As part of my postdoc, I am currently contributing to a large scale movement analysis of fruit eating mammals in Panama, where we are studying the many ways to be a frugivore. More specifically, we are trying to learn if being smarter (having a bigger brain) leads to being better at acquiring resources. 

Nutritional Balancing 2014-2016            

My dissertation work at the Tuanan research station in Borneo was centered on understanding the relationships between decision making, memory, and nutrition. I tried to understand goal directed behavior from the perspective of nutritional balancing, and examined how the spatial decisions of orangutans translate to nutritional targets. I employed various remote sensing, machine learning, and movement modeling techniques to break open the black box that is cognitive foraging.  

Two years of data on nutritional balancing by orangutans demonstrating seasonal variation.


I want to understand the ways in which animals are important to ecosystem function. I took an experimental approach to studying soil limitation at Tuanan, and examined the role orangutans play in facilitating nutrient recycling. 

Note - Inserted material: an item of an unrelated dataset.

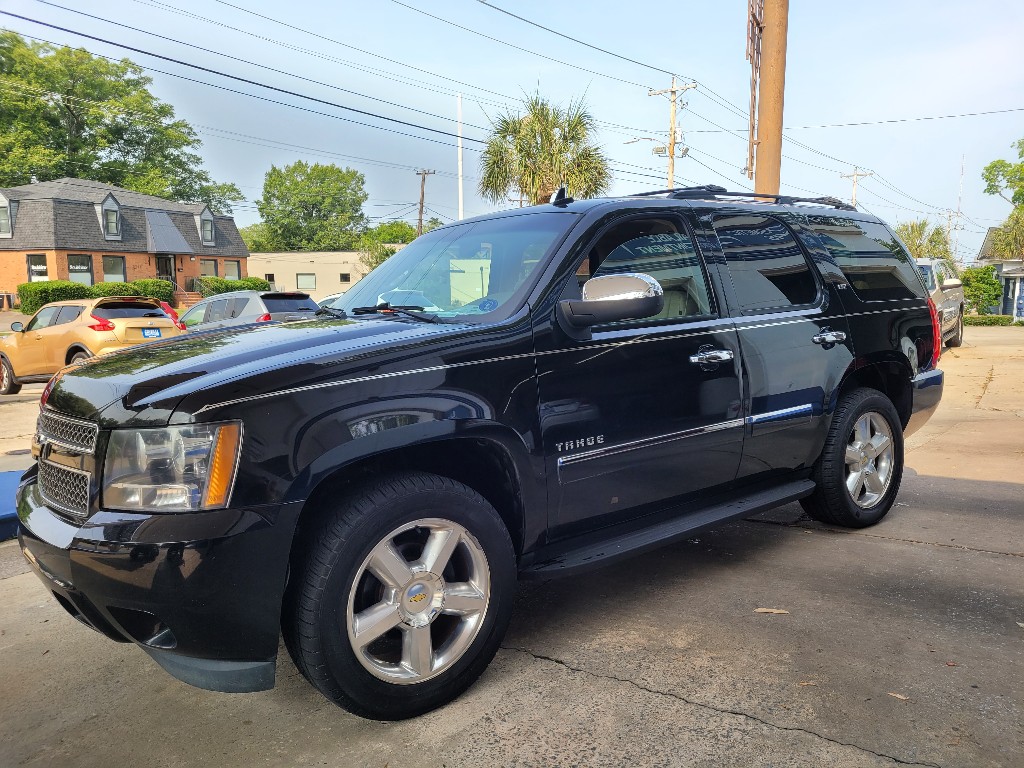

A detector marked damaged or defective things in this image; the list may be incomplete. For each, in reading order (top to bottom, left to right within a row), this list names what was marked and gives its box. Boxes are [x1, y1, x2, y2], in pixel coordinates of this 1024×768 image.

crack in pavement [745, 518, 1024, 561]
crack in pavement [499, 647, 937, 765]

In Borneo, I became interested in the consequences of the annual fires, and joined a collaborative effort to investigate the relationship between local fire dynamics, fire pollution, and phenology at Tuanan.

Prior to graduate school, I had the opportunity to work on several projects with the California National Primate Research Center (CNPRC) and the Smithsonian Tropical Research Institute (STRI). At CNPRC, I worked as a research assistant studying the effects of prenatal iron deprivation on rhesus macaque behavior and development. With STRI, I worked as a field assistant studying ranging and seasonal reproductive stress in female spider monkeys in Panama, and aided in a study of ranging and collective decision making in olive baboons in Kenya.